Stated exercise:
Gather every line of the records that contains the word "Answer" and copy each of those lines in full.

□ □ □

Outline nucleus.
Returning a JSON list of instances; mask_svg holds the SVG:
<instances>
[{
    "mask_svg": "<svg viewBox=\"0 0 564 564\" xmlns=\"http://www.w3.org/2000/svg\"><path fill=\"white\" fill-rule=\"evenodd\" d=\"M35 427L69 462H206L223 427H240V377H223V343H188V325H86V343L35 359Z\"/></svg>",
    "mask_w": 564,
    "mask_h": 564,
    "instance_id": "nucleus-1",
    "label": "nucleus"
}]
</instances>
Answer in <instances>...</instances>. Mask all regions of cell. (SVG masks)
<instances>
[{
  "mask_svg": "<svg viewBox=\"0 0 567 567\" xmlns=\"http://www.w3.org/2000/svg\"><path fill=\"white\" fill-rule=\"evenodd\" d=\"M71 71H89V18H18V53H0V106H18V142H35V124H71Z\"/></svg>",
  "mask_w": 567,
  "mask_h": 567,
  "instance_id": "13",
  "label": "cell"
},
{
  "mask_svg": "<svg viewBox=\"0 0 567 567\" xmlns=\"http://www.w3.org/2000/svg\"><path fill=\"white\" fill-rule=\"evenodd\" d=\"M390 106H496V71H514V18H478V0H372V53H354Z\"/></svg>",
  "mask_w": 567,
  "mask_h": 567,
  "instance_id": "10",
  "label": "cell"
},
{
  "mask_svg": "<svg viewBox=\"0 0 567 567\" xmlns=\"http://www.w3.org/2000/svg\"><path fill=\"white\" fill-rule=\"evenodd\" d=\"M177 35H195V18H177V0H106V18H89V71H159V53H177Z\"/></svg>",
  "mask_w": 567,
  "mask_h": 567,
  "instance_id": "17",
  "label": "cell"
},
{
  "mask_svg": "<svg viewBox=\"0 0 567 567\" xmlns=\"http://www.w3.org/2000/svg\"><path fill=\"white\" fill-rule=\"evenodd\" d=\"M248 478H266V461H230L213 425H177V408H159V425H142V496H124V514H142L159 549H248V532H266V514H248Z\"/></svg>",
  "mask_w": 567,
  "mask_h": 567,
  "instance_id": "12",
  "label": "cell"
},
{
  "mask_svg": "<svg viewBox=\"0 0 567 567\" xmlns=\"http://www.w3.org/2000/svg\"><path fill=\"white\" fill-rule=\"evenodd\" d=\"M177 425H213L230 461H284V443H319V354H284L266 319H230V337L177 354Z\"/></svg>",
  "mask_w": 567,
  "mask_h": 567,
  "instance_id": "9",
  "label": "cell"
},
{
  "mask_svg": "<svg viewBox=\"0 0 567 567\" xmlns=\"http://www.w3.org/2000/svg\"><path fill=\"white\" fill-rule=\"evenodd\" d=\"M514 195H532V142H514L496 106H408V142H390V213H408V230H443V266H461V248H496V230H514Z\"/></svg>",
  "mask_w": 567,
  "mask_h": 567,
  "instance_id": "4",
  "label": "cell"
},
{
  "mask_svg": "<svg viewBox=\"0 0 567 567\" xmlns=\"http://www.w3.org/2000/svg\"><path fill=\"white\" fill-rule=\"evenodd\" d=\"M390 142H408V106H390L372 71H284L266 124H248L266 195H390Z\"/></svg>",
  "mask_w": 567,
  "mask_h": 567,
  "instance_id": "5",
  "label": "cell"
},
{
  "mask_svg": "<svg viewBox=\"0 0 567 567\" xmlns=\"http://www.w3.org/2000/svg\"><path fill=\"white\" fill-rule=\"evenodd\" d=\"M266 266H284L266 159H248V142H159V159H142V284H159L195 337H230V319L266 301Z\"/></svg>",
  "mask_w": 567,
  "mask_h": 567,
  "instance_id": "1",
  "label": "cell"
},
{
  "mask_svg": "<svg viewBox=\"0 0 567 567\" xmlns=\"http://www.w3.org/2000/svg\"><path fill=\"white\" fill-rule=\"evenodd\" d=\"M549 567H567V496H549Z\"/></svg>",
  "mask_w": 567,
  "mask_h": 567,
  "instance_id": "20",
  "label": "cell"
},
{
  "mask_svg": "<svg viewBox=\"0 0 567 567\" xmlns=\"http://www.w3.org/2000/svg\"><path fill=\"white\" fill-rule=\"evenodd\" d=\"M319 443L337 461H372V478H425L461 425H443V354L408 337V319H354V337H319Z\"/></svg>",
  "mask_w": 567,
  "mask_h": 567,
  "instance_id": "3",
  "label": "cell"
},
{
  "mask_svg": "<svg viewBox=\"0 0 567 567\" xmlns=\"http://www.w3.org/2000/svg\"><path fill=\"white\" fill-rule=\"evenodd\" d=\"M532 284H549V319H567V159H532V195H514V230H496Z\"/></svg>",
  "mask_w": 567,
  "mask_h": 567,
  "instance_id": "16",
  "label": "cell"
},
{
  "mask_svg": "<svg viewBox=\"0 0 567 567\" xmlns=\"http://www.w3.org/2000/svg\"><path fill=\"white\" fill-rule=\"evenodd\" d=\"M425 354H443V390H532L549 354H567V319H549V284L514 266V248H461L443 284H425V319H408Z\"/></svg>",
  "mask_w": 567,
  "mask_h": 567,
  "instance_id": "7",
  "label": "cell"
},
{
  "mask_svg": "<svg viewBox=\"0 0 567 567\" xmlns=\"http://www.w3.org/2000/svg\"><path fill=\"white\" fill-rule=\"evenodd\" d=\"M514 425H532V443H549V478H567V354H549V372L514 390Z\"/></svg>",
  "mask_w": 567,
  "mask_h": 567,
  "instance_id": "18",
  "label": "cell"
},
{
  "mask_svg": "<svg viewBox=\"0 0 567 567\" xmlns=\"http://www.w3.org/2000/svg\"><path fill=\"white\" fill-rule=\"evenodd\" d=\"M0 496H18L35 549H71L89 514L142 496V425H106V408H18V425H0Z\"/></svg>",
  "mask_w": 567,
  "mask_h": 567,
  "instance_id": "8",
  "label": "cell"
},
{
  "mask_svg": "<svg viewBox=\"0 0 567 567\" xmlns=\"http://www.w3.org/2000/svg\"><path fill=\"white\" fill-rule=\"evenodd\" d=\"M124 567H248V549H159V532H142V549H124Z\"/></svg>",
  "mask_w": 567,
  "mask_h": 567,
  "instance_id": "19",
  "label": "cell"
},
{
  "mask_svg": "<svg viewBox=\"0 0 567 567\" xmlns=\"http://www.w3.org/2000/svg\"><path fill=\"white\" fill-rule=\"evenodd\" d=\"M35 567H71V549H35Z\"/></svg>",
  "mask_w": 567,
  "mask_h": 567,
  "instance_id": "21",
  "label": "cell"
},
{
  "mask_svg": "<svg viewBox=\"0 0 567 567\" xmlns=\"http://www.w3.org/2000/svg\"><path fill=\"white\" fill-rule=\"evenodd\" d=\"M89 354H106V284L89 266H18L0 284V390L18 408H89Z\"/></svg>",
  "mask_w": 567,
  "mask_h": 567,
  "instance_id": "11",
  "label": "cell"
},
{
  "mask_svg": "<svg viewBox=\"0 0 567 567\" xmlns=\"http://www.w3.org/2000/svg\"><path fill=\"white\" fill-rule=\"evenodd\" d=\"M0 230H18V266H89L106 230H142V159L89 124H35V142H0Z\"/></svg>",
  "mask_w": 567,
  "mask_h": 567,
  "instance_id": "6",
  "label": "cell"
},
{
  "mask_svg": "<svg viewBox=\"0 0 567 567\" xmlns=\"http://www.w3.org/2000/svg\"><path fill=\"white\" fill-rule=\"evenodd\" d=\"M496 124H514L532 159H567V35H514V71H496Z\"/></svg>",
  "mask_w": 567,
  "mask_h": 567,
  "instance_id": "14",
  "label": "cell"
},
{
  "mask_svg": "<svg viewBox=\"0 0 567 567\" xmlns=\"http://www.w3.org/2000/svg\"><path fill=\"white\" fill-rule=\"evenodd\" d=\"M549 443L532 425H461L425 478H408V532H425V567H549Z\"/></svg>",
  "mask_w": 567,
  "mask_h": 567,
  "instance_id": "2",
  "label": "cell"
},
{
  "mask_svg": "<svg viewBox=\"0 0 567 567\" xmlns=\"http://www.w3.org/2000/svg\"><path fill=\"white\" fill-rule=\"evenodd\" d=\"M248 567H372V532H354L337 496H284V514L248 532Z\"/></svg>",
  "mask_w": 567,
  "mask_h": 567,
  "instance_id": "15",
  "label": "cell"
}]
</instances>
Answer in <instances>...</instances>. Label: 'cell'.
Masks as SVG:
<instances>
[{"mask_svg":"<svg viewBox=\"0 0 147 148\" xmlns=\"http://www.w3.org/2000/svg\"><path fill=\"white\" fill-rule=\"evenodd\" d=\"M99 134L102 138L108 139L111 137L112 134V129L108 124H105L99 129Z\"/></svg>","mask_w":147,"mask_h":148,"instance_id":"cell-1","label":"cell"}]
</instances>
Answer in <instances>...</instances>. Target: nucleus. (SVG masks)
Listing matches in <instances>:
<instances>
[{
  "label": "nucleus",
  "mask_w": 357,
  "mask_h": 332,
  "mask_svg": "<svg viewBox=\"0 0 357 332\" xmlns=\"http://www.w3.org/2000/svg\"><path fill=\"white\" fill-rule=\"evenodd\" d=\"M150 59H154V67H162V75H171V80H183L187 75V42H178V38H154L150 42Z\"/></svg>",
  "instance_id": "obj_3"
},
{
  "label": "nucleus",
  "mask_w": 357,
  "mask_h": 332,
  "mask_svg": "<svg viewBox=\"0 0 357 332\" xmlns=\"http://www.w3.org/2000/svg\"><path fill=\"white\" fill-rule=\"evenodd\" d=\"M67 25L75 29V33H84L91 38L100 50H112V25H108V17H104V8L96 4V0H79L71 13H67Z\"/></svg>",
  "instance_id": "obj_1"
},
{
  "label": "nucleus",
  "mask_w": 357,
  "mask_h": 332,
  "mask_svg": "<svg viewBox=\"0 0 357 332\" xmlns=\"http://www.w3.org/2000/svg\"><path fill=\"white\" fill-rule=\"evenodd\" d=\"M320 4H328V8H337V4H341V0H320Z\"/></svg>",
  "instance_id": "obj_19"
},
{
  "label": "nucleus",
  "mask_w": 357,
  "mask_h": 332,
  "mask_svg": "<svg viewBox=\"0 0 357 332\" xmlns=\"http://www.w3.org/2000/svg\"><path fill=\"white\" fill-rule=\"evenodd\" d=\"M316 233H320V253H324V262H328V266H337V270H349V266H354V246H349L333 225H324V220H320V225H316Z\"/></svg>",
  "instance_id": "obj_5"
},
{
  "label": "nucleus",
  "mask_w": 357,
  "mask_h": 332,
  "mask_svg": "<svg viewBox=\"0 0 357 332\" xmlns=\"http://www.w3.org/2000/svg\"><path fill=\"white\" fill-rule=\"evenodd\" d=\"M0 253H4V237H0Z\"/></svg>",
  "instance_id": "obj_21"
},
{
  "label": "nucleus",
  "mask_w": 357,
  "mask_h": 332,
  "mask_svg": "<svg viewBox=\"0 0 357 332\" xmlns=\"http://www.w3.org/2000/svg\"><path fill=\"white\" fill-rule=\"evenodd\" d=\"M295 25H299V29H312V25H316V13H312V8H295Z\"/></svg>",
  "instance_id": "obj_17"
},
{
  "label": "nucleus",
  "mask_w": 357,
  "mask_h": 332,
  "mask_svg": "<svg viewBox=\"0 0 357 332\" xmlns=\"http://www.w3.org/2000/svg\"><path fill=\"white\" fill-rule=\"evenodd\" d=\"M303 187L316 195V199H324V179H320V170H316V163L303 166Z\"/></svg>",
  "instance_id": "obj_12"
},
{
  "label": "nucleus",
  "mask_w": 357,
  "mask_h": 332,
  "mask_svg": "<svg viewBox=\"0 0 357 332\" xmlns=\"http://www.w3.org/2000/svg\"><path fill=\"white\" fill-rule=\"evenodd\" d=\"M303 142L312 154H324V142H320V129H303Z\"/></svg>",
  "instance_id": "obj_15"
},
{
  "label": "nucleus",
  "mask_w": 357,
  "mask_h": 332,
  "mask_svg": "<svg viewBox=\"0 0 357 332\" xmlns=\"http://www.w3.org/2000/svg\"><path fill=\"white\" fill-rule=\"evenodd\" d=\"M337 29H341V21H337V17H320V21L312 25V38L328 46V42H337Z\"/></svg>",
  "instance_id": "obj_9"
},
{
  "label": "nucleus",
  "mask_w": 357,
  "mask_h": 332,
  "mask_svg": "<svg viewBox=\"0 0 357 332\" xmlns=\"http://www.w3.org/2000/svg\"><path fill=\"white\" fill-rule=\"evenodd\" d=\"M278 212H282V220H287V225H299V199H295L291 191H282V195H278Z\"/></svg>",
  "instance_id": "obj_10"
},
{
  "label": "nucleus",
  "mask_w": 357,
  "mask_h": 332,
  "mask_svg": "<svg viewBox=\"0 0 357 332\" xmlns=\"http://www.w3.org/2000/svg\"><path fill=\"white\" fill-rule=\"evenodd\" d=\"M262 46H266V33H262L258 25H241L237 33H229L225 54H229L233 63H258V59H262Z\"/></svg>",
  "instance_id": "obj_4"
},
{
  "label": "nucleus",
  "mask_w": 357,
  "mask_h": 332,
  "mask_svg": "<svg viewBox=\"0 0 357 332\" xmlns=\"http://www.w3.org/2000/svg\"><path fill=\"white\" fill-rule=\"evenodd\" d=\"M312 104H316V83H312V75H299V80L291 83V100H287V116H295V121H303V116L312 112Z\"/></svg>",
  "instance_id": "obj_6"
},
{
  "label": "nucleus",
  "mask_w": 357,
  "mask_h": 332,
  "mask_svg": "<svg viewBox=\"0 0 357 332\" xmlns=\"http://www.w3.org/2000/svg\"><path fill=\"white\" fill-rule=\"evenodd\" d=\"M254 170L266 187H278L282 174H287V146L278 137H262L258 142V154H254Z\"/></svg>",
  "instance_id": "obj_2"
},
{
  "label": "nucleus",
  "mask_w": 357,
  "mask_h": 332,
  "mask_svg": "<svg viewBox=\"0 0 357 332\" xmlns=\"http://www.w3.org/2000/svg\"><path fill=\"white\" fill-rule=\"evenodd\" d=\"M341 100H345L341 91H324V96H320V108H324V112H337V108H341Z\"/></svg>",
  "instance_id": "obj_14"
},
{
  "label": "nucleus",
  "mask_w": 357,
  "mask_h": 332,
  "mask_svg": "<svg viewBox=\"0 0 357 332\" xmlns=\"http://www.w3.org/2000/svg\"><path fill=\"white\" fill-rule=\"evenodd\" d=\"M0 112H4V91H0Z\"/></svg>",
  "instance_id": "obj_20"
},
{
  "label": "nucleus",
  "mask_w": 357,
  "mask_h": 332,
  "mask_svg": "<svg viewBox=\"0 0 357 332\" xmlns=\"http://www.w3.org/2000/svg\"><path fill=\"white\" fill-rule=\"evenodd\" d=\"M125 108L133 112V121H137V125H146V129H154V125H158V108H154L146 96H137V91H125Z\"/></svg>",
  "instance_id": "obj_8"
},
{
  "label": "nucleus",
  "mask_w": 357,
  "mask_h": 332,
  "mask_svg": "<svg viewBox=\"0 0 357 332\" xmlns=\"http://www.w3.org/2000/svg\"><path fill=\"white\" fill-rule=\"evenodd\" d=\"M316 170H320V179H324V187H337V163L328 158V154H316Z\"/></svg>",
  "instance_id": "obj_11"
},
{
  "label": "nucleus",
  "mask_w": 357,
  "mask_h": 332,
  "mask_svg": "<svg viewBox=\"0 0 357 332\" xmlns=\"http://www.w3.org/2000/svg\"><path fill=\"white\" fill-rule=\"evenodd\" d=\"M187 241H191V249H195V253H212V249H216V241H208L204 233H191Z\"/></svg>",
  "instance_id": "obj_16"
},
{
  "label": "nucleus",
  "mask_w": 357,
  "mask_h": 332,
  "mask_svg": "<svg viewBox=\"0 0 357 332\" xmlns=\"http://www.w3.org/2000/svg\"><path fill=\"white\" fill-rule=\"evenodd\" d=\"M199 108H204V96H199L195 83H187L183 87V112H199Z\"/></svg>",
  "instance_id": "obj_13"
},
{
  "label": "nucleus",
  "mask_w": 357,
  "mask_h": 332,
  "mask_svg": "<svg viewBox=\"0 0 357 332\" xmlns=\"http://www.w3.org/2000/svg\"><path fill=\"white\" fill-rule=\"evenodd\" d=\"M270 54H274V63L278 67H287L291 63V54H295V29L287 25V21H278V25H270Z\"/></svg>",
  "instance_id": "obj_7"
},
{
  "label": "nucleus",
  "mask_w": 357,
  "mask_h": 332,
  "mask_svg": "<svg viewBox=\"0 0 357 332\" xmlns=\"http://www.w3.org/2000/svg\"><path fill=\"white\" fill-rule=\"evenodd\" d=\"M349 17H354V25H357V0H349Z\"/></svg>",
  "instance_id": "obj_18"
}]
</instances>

□ □ □

Finished exercise:
Answer in <instances>...</instances>. Mask all regions of cell. (SVG masks)
Answer in <instances>...</instances>. Label: 'cell'.
Answer in <instances>...</instances>. Target: nucleus. (SVG masks)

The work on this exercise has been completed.